The Hint of Abraxas
Inspired by an Arabic poem by ʿAbd al-Ghanī al-Nābulusī (1641–1731) and the mythic symbol of Abraxas
This artwork brings together two distant yet quietly connected worlds — a mystical line of Arabic poetry, and the ancient, mysterious figure of Abraxas, as imagined in Demian by Hermann Hesse. The Arabic inscription reads: “Not all who feel longing are truly in love. Those who’ve never tasted love — have never truly lived.” These words open the door to a different kind of love — not the fleeting kind, but the kind that undoes and transforms. The poem, written by the 17th-century Sufi mystic ʿAbd al-Ghanī al-Nābulusī, tells of a lover who reaches toward Su’ad — a beloved who is always near, yet never quite within reach.

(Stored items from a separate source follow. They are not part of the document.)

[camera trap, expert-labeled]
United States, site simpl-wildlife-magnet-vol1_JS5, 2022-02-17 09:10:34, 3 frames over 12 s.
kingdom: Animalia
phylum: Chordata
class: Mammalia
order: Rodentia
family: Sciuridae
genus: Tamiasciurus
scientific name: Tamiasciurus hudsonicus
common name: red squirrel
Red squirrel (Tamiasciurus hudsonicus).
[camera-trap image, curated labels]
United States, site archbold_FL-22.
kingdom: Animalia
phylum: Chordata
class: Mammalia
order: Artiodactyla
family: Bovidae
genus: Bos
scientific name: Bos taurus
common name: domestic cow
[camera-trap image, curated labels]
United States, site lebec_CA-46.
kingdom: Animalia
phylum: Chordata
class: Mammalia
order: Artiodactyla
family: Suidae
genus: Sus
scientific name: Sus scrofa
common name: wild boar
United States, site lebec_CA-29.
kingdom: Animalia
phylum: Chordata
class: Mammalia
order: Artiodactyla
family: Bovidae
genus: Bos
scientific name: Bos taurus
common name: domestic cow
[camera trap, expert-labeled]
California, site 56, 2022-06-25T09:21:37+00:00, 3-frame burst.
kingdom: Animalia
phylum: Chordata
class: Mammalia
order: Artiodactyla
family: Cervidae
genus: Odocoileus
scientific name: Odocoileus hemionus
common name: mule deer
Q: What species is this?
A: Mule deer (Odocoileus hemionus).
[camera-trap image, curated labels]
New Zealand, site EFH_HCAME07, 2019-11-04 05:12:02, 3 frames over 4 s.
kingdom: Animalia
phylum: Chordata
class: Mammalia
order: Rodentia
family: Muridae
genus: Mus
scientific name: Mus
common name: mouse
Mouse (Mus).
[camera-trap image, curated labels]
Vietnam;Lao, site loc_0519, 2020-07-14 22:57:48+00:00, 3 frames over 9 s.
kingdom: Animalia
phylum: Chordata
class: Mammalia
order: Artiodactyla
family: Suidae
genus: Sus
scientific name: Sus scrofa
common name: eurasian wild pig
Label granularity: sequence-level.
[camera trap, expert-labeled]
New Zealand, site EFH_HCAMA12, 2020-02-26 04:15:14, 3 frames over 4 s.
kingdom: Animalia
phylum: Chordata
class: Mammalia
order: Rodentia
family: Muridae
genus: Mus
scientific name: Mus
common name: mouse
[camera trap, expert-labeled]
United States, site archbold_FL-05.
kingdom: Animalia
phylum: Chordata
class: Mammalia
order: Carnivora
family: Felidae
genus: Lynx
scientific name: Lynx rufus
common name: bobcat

He remembers her constantly, aches for her presence, and when he finally speaks of his pain, she offers comfort only to withdraw it. She tells him, softly but firmly: “You will never reach me.” In Sufi thought, such a beloved often represents the Divine — the hidden source of beauty that draws the soul forward through longing. The ache is not a flaw in love; it is its doorway. The central figure in the image is inspired by Abraxas — a symbol of wholeness that holds together light and dark, birth and death, sacred and profane. In Demian, Abraxas is not a god of clarity or comfort, but of truth — one who invites us to accept contradiction, to see the divine in both shadow and radiance. The artwork lives in that space between — between memory and myth, desire and denial, form and formlessness. It does not offer an answer. It is only a hint. And perhaps that is enough.